■ WHAT THE TASK REQUIRES:
Copy out the records below, replacing "dirt patch" with "gravel patch" every time it occurs and leaving everything else untouched.
************
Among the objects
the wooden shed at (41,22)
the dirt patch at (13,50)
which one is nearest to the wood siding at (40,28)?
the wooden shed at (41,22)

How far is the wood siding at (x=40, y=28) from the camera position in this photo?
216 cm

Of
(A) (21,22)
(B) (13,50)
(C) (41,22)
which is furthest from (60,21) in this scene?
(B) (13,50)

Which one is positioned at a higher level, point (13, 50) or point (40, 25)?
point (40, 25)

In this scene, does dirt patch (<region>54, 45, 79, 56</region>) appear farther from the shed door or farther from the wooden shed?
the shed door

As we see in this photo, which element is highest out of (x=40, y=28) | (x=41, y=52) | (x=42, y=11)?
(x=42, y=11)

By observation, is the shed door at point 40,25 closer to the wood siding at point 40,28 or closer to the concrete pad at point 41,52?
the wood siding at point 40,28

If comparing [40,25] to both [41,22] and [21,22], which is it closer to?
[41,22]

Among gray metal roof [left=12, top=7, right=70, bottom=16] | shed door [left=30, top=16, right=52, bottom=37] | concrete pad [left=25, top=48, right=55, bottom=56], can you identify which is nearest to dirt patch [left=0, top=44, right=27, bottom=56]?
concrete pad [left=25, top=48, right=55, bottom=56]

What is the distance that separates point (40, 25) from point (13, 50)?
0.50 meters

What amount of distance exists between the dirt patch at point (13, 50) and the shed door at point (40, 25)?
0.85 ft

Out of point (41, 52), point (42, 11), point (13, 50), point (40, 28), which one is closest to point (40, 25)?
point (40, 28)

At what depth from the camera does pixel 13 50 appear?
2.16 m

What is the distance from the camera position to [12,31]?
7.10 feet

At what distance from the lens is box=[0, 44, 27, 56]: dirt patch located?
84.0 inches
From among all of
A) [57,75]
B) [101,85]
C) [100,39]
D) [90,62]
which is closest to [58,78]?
************
■ IN RESPONSE:
Among the objects
the wooden shed at (41,22)
the gravel patch at (13,50)
which one is nearest to the wood siding at (40,28)?
the wooden shed at (41,22)

How far is the wood siding at (x=40, y=28) from the camera position in this photo?
216 cm

Of
(A) (21,22)
(B) (13,50)
(C) (41,22)
which is furthest from (60,21) in this scene?
(B) (13,50)

Which one is positioned at a higher level, point (13, 50) or point (40, 25)?
point (40, 25)

In this scene, does gravel patch (<region>54, 45, 79, 56</region>) appear farther from the shed door or farther from the wooden shed?
the shed door

As we see in this photo, which element is highest out of (x=40, y=28) | (x=41, y=52) | (x=42, y=11)?
(x=42, y=11)

By observation, is the shed door at point 40,25 closer to the wood siding at point 40,28 or closer to the concrete pad at point 41,52?
the wood siding at point 40,28

If comparing [40,25] to both [41,22] and [21,22], which is it closer to?
[41,22]

Among gray metal roof [left=12, top=7, right=70, bottom=16] | shed door [left=30, top=16, right=52, bottom=37] | concrete pad [left=25, top=48, right=55, bottom=56], can you identify which is nearest to gravel patch [left=0, top=44, right=27, bottom=56]?
concrete pad [left=25, top=48, right=55, bottom=56]

What is the distance that separates point (40, 25) from point (13, 50)?
0.50 meters

What amount of distance exists between the gravel patch at point (13, 50) and the shed door at point (40, 25)?
0.85 ft

Out of point (41, 52), point (42, 11), point (13, 50), point (40, 28), which one is closest to point (40, 25)?
point (40, 28)

At what depth from the camera does pixel 13 50 appear?
2.16 m

What is the distance from the camera position to [12,31]?
7.10 feet

At what distance from the lens is box=[0, 44, 27, 56]: gravel patch located?
84.0 inches
From among all of
A) [57,75]
B) [101,85]
C) [100,39]
D) [90,62]
which is closest to [58,78]?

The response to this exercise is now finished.